◆ **Problem requirements**:
Continue the review of the seven-hour DVD of lowercase sound works, starting right after its final sentence.

◆ **Reading passage**:

In sheer scope, it’s already intimidating enough—a data DVD of wave files of works compiled from many OOP editions spanning 20 sonic years along with a new 3-hour work, making seven whole hours—before even considering the extreme lowercase nature of its content. Heed the ‘health warning’ (above) to prevent audio uncertainty: deep listening muscle needs to be well toned for ears to do it justice, as sounds tend to blend/bleed into ambient space/scape— the ear needing to strain to detect detail inaudible to the naked ear. Chronologically, the earlier pieces are the sparsest, and perhaps the most challenging. The opening “El Dia Anterior a la Emergencia de los Adultos de Magicicada” is essentially 15 minutes of low frequency hum. “Untitled #78” is similarly evacuated, like an empty room being sat in, and “untitled #87” is as minimal as Being can get in a flirtation with Nothingness. “Untitled #86,” “untitled #118” and their like host audible elements that are more in line with his nature-based works (cf. La Selva); the former has an inner organic life of upper pitches–possibly remote bird chirp, the latter a distant swarm of something wild whose remotion serves to heighten its ineffability. The more recent works here tend to be less organic and relatively more assertive. Some—cf. “untitled #129” and “Untitled #216″—are so sub- they’re not so much heard as felt—a discreet eardrum pressure, a tinnitus—the former possessed of a surprisingly conventionally articulated kinetic rattle. “Untitled #309” is largely an industrial din whose oppressive menace makes it seem positively loud. The closing “Untitled #313” is truly a listening endurance test wrapped inside an epic closure, drawing on personal experiences listening to the nightscape on the city’s borderlands–distant traffic, perhaps, or subterranean machinery. An hour of predominantly slow bass creep, followed by an indeterminate passage striated with chirping synthetics, beyond which is a hic sunt leones of more distorted digital incursions.

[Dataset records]
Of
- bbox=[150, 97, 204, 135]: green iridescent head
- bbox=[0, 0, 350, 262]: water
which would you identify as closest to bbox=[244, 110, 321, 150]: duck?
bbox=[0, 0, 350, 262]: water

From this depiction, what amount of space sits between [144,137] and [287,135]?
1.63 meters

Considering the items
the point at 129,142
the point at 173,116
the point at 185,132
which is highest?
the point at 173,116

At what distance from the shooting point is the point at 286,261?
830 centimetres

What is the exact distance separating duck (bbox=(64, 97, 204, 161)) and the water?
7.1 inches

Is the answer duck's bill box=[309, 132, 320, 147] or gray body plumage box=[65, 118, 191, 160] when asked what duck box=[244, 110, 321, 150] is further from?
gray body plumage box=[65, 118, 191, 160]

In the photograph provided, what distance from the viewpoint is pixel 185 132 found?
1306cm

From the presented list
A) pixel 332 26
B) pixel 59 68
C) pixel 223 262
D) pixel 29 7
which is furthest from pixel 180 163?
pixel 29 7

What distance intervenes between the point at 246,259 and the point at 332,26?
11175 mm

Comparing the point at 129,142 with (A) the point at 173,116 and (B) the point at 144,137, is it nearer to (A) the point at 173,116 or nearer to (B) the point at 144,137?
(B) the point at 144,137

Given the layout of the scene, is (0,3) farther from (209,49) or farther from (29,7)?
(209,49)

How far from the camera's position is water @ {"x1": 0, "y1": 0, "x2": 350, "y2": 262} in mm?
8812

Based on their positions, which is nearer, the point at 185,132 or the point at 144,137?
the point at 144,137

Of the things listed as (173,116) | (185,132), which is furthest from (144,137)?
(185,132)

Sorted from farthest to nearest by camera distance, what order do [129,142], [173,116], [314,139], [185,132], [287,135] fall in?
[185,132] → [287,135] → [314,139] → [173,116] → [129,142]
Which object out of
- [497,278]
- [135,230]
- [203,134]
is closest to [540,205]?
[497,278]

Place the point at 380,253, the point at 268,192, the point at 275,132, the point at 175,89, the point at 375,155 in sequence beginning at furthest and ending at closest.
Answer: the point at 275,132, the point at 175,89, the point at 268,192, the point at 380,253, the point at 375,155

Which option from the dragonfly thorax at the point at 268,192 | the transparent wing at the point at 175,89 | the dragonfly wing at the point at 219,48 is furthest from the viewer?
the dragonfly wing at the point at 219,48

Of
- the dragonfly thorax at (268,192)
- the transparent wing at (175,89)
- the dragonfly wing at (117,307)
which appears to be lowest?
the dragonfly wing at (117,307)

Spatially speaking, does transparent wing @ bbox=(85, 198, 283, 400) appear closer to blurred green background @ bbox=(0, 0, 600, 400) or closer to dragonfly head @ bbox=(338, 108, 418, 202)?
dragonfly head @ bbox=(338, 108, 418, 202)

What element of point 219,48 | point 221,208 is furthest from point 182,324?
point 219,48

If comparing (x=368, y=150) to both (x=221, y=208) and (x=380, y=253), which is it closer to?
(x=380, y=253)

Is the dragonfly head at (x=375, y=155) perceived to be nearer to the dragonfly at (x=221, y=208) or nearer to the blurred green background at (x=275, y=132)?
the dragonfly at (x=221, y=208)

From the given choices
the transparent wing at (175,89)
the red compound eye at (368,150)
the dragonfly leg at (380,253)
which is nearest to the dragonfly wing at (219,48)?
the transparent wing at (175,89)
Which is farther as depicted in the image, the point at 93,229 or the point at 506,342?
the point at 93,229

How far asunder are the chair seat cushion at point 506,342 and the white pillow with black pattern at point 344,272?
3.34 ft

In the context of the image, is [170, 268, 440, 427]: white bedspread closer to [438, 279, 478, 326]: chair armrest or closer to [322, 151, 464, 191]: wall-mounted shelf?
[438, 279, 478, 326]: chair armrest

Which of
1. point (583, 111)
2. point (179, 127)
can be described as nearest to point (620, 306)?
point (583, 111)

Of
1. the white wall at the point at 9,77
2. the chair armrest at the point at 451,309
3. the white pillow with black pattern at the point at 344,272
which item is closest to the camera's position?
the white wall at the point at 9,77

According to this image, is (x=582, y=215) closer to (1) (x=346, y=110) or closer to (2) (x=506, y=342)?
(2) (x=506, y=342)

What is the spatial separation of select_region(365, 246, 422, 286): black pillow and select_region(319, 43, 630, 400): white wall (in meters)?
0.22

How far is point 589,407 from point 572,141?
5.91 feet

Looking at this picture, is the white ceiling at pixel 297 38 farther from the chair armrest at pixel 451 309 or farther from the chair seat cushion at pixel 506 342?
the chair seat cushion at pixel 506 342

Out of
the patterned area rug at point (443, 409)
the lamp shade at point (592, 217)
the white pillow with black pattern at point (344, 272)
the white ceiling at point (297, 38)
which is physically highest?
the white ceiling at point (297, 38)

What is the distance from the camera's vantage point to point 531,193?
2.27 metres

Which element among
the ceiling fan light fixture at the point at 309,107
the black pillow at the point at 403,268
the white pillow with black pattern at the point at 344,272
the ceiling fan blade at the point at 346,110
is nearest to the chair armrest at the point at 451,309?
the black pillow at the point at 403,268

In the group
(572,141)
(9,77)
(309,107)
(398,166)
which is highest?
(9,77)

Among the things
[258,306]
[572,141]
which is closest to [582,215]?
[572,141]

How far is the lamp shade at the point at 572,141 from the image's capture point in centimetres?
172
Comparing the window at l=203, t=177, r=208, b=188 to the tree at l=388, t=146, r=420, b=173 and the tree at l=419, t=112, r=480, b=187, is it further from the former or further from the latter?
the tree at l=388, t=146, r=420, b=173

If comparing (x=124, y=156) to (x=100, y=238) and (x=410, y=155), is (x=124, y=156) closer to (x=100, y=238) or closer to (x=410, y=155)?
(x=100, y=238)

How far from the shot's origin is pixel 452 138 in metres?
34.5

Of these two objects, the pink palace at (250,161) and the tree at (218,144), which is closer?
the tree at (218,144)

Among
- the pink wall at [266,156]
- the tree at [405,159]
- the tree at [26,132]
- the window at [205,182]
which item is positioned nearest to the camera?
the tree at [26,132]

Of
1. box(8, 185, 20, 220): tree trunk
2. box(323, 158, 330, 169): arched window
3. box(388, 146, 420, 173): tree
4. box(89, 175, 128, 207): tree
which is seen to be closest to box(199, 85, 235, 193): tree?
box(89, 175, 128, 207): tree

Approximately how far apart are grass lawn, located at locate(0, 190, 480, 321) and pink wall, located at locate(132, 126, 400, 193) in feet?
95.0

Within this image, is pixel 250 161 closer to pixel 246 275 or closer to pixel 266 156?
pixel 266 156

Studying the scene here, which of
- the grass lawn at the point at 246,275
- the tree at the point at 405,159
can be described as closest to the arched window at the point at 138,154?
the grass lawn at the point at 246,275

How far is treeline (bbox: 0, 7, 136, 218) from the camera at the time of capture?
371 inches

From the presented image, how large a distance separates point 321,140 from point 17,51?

◆ **Answer for this exercise**:
The Urheimat of López’s sounds is imponderable—but seeking it is otiose, the spirit of his work profoundly acousmatic in essence. “Untitled#78 (1997)” could be a small piece of furniture being dragged across your head’s carpeted attic. Others could be your plumbing’s hum, your radiator’s judder. Some pieces seem to cease entirely–only mute hummings softly chafing the void signal a spectral stir in the lull. In being assembled they become as if movements in an ongoing continuum of quietude. The act of perception serves as an induction into Extreme Audio, preparing the ground for later blooming into more eloquent rumble and fulsome murmur punctuated with pinspots. Last word to the man:

‘Much against a widespread current trend in sound art and the customary standard in nature recordings, I believe in the possibility of a profound, pure, ‘blind’ listening of sounds, freed (as much as possible) of procedural, contextual or intentional levels of reference. What is more important, I conceive this as an ideal form of transcendental listening that doesn’t denies all what is outside the sounds but explores and affirms all what is inside them. This purist, absolute conception is an attempt at fighting against the dissipation of this inner world.’ (Environmental sound matter, López, 1998)

Presque Tout (Quiet Pieces: 1993-2013) is available on Line.